Testo estratto>
----
Per introdurre al pensiero di un filosofo morale e politico come Isaiah Berlin, non trovo di meglio che l’inizio di un’introduzione di Aileen Kelly, intitolata “Una visione complessa”, al volume Il riccio e la volpe e altri saggi (Adelphi, 1986), che raccoglie un’esauriente scelta di scritti berliniani:

L’idea che il socialismo dispotico fosse semplicemente ciò che la Russia si meritava troverebbe consenzienti molti liberali dell’Occidente, se non altro in riferimento ai “demoni” del romanzo di Dostoevskij, cioè all’intelligencija radicale. Per la loro profonda alienazione dalla società russa e per gli effetti che ebbero su di essa, gli uomini dell’intelligencija dell’Ottocento furono un fenomeno quasi a sé. Il piccolo gruppo dei loro ispiratori ideologici aveva la compattezza e il senso missionario di una setta religiosa. Con la loro accesa opposizione morale all’ordine esistente, il loro sincero interesse per le idee e la loro fede nella ragione e nella scienza, essi prepararono la strada alla Rivoluzione e assunsero quindi una indiscutibile rilevanza storica. Ma troppo spesso vengono trattati dagli storici, soprattutto inglesi e americani, con un misto di degnazione e di orrore [...]. La Rivoluzione d’ottobre e i suoi frutti hanno molto contribuito a rafforzare la convinzione, profondamente radicata nella mentalità anglosassone, che un interesse appassionato per le idee sia un sintomo di disordine mentale e morale.
----
Estratto dati>
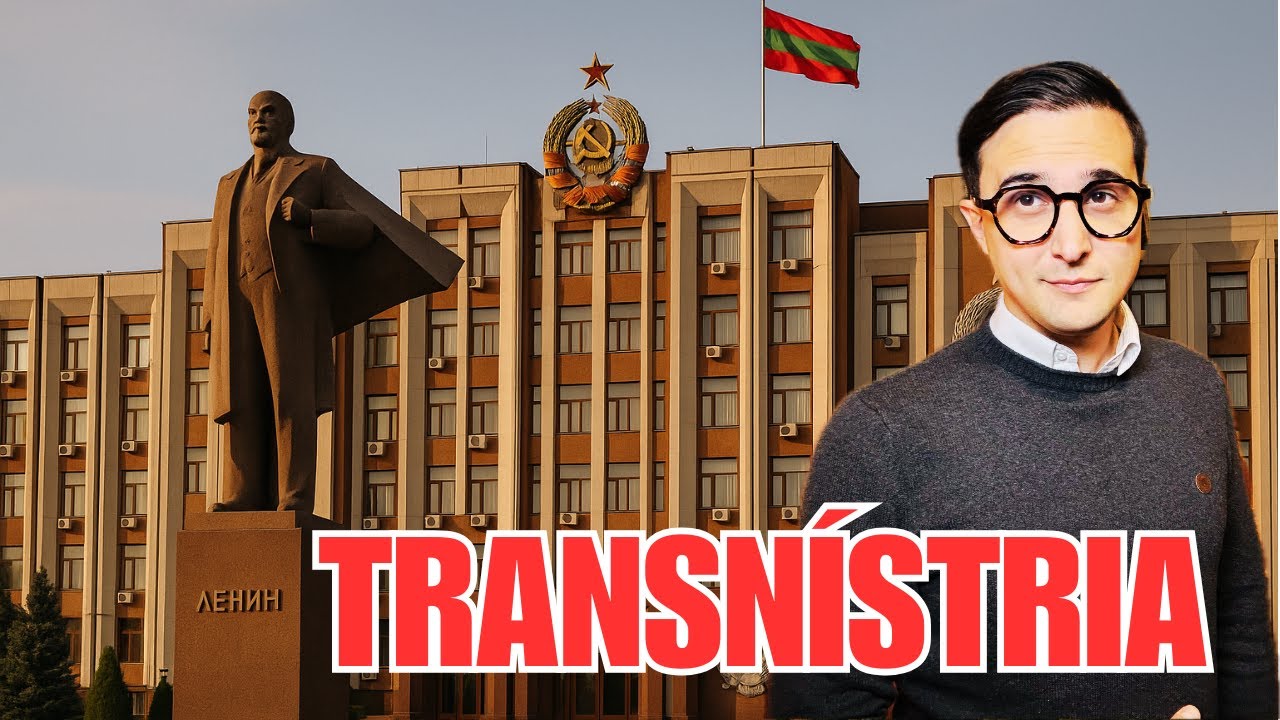 CONHEÇA a TRANSNÍSTRIA! | MOLDÁVIA 04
----
Compito da svolgere>
Traduci in inglese la frase del testo su Isaiah Berlin «Il piccolo gruppo dei loro ispiratori ideologici aveva la compattezza e il senso missionario di una setta religiosa.» L'elenco non serve a nulla per svolgere il lavoro.

Risposta>
The small group of their ideological inspirers had the cohesion and the missionary spirit of a religious sect.